The KSO's May Masterworks concert pair offers a grand opportunity for grand opera music.  The centerpiece of the concerts will be The Ring: An Orchestral Adventure, which is music from the four operas making up Wagner's Ring cycle, arranged by Henk de Vlieger.  The lighter side of this music was presented in January, 2015 as part of our “Bugs Bunny at the Symphony” Pops concert, along with footage of Bugs and Elmer as Siegfried and Brunhilde.  While there won't be any singing on our concert, there will be a massive orchestra featuring a rarely heard instrument that was invented just for these operas: the Wagner Tuba.  (And please remember, his name is pronounced “VOG-ner”). The Wagner tuba is an instrument that is doubled by French horn players.  I can't find the words to describe the difference between a French horn's sound and a Wagner tuba's sound, but the difference is real, and worth coming out to experience.  One unusual thing about this concert is the presence of not one but TWO pieces of music that have offstage brass.  At two different points in the Wagner, principal horn Jeffery Whaley will step off the stage and play the vaunted Siegfried horn calls that every horn player loves.


Our Wagner Tuba Quartet, from left: Sean Donovan, Mark Harrell, Mitzi Hall, Katie Johnson.


A better look at the Wagner tuba (right) compared to French horn (left).


The concert will open with Beethoven's Leonore Overture No. 3, one of four overtures Beethoven composed for various productions of his opera Fidelio.  More like a movement of a symphony than an overture per se, this work features principal trumpet Chase Hawkins rendering two fanfares from different parts of the house.  There is also a demonically difficult violin lick shortly after the fanfares, you can't miss it.  The work is considered the best of the four overtures Beethoven composed for Fidelio, but it has been criticized for overwhelming the music which follows it in the opera-- in essence, for being TOO good.
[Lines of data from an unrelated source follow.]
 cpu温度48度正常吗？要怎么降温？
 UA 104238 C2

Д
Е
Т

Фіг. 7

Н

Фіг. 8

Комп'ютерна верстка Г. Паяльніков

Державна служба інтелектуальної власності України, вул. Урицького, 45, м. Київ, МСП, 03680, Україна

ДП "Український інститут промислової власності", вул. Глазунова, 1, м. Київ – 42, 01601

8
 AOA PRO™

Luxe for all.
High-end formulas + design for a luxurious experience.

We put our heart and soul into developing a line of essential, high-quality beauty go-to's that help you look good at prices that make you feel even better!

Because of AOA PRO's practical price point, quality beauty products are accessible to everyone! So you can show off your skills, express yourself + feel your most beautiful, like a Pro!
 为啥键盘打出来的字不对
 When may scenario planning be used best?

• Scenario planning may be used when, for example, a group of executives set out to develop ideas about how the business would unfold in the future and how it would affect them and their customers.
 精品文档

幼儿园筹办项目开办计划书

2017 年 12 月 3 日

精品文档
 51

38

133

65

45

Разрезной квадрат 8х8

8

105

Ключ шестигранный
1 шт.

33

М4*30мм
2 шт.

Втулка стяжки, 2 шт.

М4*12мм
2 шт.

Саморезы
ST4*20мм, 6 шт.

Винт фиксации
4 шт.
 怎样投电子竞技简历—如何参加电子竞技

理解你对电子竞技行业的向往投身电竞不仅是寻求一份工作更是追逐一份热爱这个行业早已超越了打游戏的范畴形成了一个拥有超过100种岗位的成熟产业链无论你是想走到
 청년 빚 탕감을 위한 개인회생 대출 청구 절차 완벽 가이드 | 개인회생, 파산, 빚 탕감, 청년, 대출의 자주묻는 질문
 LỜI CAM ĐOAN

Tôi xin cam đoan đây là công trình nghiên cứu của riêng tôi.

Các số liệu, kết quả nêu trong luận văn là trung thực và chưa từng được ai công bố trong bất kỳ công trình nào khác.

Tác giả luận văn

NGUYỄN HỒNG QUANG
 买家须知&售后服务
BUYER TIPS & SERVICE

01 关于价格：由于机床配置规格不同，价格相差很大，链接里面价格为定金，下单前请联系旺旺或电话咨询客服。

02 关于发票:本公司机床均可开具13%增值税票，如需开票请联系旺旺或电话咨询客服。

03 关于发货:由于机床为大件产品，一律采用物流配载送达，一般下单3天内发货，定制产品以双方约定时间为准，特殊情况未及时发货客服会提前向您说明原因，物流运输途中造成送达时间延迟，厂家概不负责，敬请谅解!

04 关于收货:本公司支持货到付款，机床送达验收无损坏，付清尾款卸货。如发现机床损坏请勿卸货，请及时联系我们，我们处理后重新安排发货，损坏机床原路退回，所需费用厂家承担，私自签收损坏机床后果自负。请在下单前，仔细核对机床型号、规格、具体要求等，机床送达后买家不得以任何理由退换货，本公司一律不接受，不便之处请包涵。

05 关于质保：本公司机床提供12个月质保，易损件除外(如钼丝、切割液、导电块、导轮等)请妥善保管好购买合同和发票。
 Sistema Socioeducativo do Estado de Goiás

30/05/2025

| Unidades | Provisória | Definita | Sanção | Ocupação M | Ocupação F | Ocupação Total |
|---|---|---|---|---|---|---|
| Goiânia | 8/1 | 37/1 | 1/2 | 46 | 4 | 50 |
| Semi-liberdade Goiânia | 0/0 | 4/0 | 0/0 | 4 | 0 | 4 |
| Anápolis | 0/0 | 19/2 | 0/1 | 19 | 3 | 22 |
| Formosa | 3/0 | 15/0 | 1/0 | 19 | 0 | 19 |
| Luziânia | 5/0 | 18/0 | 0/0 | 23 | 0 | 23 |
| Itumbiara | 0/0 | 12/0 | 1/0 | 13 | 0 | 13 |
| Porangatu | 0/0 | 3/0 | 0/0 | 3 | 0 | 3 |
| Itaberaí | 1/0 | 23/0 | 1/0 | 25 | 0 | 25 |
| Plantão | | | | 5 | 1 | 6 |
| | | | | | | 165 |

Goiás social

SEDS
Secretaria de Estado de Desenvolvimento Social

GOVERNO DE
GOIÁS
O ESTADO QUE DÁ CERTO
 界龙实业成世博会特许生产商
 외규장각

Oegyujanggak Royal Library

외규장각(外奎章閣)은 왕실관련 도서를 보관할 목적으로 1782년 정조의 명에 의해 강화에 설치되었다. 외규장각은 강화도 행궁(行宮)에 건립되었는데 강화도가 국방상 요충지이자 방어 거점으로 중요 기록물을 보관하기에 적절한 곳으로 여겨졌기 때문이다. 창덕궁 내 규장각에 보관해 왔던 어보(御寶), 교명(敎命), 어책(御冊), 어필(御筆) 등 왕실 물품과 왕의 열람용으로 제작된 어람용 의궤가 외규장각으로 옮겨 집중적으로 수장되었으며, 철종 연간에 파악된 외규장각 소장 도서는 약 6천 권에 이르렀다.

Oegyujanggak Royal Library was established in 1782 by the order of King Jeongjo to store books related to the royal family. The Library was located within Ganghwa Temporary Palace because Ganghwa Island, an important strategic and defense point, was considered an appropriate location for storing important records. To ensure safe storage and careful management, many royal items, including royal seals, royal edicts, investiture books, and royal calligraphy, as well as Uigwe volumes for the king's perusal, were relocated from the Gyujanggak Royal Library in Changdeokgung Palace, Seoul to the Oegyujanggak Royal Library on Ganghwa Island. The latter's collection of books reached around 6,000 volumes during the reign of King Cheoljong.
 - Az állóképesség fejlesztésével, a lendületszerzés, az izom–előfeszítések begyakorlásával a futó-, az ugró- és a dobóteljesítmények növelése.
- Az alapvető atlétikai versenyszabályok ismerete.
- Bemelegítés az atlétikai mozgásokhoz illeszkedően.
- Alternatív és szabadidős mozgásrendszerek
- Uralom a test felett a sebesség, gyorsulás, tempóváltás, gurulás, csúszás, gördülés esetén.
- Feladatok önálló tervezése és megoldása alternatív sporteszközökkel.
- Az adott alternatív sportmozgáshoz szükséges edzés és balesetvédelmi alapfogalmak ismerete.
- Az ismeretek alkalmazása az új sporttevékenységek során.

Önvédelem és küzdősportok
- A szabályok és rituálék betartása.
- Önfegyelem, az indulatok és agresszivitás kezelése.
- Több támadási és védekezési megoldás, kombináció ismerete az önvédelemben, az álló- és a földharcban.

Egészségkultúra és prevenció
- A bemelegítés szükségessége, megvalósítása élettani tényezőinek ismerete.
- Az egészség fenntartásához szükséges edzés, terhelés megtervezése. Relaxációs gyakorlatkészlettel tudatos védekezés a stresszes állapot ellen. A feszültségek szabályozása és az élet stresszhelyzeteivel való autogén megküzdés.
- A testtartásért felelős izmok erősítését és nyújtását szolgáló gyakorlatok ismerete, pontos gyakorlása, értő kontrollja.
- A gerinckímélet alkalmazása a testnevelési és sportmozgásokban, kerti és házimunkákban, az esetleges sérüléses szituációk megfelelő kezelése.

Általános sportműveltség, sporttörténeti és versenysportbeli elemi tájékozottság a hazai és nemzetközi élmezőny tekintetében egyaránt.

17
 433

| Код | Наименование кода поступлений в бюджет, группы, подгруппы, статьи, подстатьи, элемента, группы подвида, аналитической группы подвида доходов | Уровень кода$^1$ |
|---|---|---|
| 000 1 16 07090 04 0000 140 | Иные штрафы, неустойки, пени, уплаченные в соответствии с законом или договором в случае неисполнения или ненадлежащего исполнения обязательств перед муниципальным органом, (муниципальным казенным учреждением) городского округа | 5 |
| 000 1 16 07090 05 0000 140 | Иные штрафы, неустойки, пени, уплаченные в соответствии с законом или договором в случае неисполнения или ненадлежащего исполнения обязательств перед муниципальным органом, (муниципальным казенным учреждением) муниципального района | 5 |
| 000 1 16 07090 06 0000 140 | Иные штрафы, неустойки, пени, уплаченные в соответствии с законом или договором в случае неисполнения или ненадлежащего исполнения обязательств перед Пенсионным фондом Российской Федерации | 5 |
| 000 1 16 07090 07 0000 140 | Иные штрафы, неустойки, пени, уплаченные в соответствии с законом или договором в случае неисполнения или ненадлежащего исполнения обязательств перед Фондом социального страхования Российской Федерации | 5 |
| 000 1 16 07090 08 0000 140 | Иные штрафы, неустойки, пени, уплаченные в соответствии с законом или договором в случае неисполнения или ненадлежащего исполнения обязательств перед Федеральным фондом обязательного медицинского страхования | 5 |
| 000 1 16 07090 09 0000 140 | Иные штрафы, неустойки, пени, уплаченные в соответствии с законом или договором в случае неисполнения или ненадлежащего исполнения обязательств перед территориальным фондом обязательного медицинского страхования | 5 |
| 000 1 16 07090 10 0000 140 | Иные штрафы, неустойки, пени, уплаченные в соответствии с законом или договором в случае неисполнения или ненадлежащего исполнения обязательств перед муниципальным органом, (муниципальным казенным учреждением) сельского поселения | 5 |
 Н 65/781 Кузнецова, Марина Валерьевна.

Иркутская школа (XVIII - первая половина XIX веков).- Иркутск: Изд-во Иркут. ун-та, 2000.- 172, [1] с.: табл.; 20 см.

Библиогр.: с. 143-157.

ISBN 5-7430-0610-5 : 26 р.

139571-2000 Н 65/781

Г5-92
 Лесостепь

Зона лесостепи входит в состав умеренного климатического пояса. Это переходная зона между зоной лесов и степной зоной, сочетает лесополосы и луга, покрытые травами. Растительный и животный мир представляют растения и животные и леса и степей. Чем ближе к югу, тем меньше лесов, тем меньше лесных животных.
Between the Beethoven and the Wagner comes a work which is decidedly not from 19th-century Germany.  American composer Christopher Theofanidis (rhymes with “free this”) has written a three-movement suite based on Australian aboriginal creation myths.  Theofanidis' musical language is reminiscent of Adam Schoenberg, whose Finding Rothko we performed last month, and of Gian Carlo Menotti.  I find it remarkable that the four horns that lead off the work seem louder than the 11 (or so) horns that populate the Wagner orchestra.

A special tribute will be offered after the Beethoven. Keyboardist Carol Zinavage, who is resigning at the end of the season, will be honored for her 31 years of playing with the orchestra.  When I was new in town, she and I became fast friends, and soon began a long string of (roughly) annual recital collaborations.  We discovered that our musical interests had a lot of overlap, especially concerning Rock n' Roll, and it was so heartening to know another person who “gets” my sense of humor.  We'll miss ya, Carol!